REQUIRED WORK: Reproduce, exactly and only, the lines of the data that follows from the one containing "贵阳肌肉纹身大屌帅哥与他的模" down to the one containing "java robot press enter", without pictures.

GIVEN DATA:

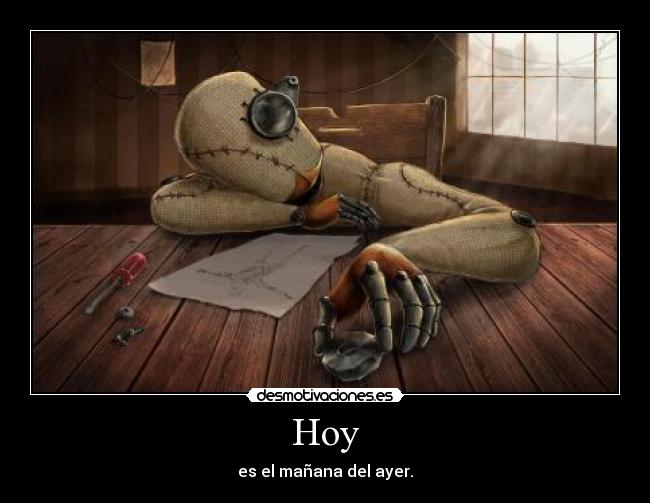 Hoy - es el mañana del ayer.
--
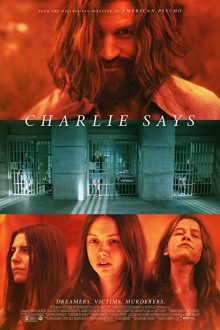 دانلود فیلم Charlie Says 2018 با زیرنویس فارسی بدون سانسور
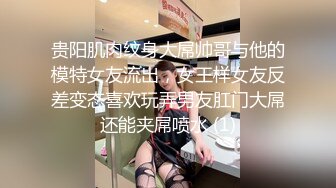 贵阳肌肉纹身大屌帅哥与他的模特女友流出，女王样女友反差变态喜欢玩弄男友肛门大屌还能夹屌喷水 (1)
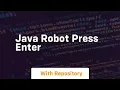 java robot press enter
* * *
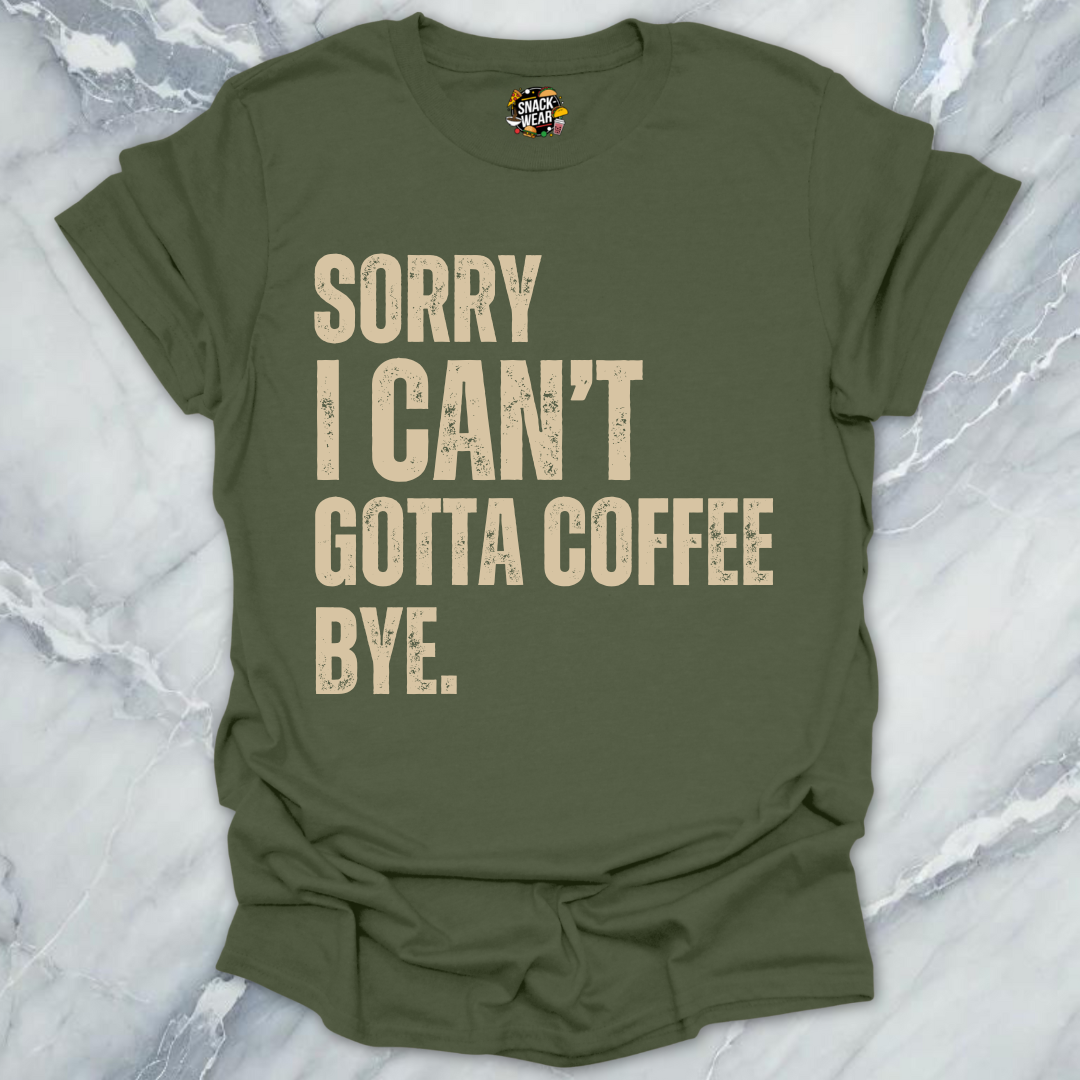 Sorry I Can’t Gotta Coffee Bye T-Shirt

EXERCISE RESPONSE:
 贵阳肌肉纹身大屌帅哥与他的模特女友流出，女王样女友反差变态喜欢玩弄男友肛门大屌还能夹屌喷水 (1)
 java robot press enter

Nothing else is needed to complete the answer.